R. Bruce Acacio
Litigation Release No. 17308 / January 14, 2002
Accounting and Auditing Enforcement Release No. 1492 / January 14, 2002
Securities and Exchange Commission v. R. Bruce Acacio, Civil Action No. 2:01CV-1010ST (USDC Utah)
On January 7, 2002, the Honorable Ted Stewart, U.S. District Judge, District of Utah, issued a Final Judgment of Permanent Injunction against defendant R. Bruce Acacio, the Chairman and Chief Executive Officer of California Software Corp. Acacio, who consented to the order without admitting or denying the Commission's allegations, was enjoined from: (1) violating the provisions of the federal securities laws which prohibit providing false and misleading information in the offer and sale of securities, falsifying the books and records of an issuer of securities and providing false information to auditors in connection with the audit of financial statements; and (2) aiding and abetting California Software's violations of the provisions of the federal securities laws which require issuers to file accurate annual and quarterly reports, maintain manually signed signature pages for reports filed with the Commission, and maintain books and records that accurately reflect a company's financial condition. Acacio was also ordered to pay a civil penalty of $30,000.
The complaint, filed December 18, 2001, alleged that from September 1999 through May 2000, California Software filed periodic reports containing audited and unaudited financial statements overstating the company's revenues, earnings, assets, and shareholders' equity, primarily as a result of an improper revenue recognition practice utilized by the company. The complaint further alleged that the overstatements of revenues and earnings were included in a private placement memorandum used in an offering of California Software stock that raised over $8.7 million, and that Acacio failed to sign and caused California Software to fail to maintain manually signed signature pages with respect to its filings with the Commission.

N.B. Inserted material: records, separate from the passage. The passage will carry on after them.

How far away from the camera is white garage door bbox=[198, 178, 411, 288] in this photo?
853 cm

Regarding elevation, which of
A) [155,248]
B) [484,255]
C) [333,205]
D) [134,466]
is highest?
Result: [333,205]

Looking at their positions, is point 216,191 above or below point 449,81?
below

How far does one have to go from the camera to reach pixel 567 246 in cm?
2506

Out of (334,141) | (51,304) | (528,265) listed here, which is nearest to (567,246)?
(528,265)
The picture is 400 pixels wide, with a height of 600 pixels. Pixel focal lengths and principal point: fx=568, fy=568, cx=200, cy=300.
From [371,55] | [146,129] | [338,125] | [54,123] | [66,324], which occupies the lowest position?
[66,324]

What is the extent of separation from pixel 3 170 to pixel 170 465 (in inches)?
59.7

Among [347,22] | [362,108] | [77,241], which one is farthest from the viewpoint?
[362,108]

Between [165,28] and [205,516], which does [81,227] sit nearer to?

The complaint alleged that until September 2000, California Software had recognized revenue upon shipment of the software to potential customers, whether or not persuasive evidence existed of an arrangement to purchase the software by the potential customer. Finally, it was alleged that in October 2000, California Software restated its financial statements for the year ended December 31, 1999, and for the quarter ended March 31, 2000..
Defendant Acacio's actions were found in violation of Sections 17(a)(2) and 17(a)(3) of the Securities Act of 1933, and Rules 13b2-1 and 13b2-2 promulgated under the Securities Exchange Act of 1934; and Sections 13(a) and 13(b)(2) of the Exchange Act of 1934, and Rules 12b-11, 12b-20, 13a-1, and 13a-13 thereunder.